[Start of Material supplied]

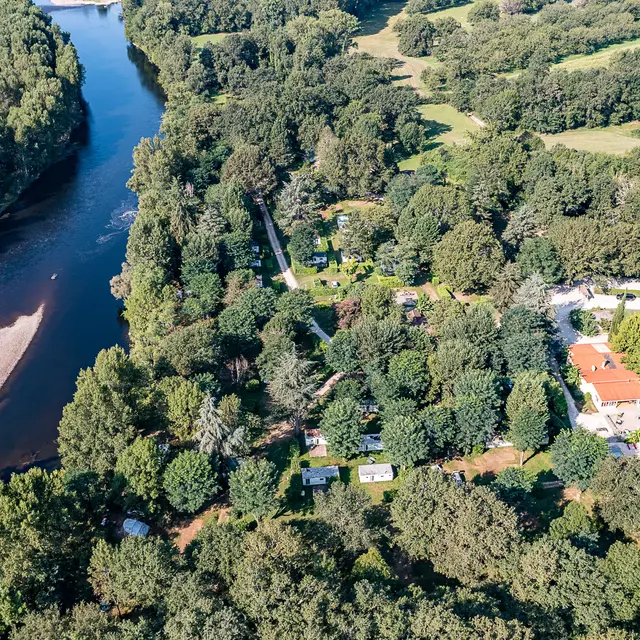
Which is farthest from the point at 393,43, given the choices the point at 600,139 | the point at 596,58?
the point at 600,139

[End of Material supplied]
[Start of Material supplied]

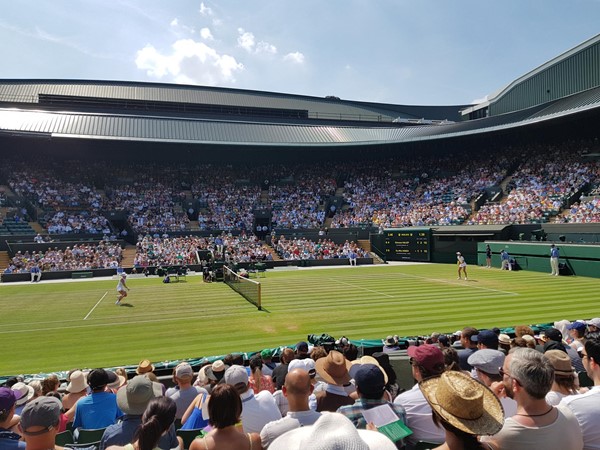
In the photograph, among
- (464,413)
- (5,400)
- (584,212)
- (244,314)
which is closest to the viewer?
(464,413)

[End of Material supplied]

Problem —
Tally the lines in the data above that contain the word "point", and reply with the number alone.

Solution to this task —
2